Wednesday, October 29, 2008

So Dough Boy Fresh

Just Wanted To Point Something Out...

Go Hoosiers. Turn that bitch blue.

THE NBA IS HERE AGAIN! AWESOME! Right?

That's right, America's so-so sport is already in session for the 08-09 season. You might not have noticed, what with the football, the world series delays, and that whole historic election thing, so hopefully you remembered to draft your fantasy team before tip-off last night. Oh, you don't play fantasy basketball? Shocking. Anyways, with three games on the docket last night, we've already learned a few things:

1. Drew Gooden is Dr. Zoidberg for Halloween.

2. Derrick Rose ain't half bad. He almost had a double double, dishing out nine dimes and grabbing three steals in what was surely the most nerve-wracking game of his life.

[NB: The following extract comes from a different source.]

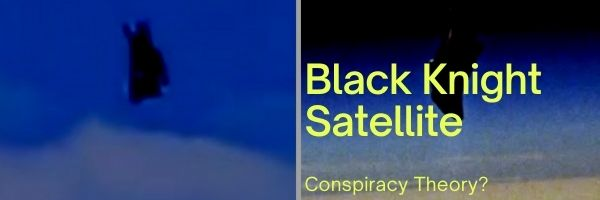 The Black Knight Satellite Conspiracy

3. Kirk Hinrich is still relevant.

4. LeBron still can't shoot for @#$%.

5. A contented KG is Boston's worst nightmare.

6. Joel Przybilla is still a fantasy enigma... wrapped in a doughy midriff... wrapped in bacon.

7. Greg Oden is merely a large sculpture of a basketball player made of glass, tissue paper, and Elmer's glue. He should at no time be moved, jostled, or breathed upon.

8. Kobe Bryant is still an @$$hole.

The NFL Abridged: Week 8

Colts 21 - Titans 31
WTF Colts?!?! The Blue Horse desperately needs LL Cool Sanders Back. Peyton and Mustache Ride finally looked like their old selves, but couldn't put up more than three scores against Head Stomper Haynesworth. The Horseshoes are now behind the Ravens, Bills, Jags, and even the Jets for playoff spot positioning.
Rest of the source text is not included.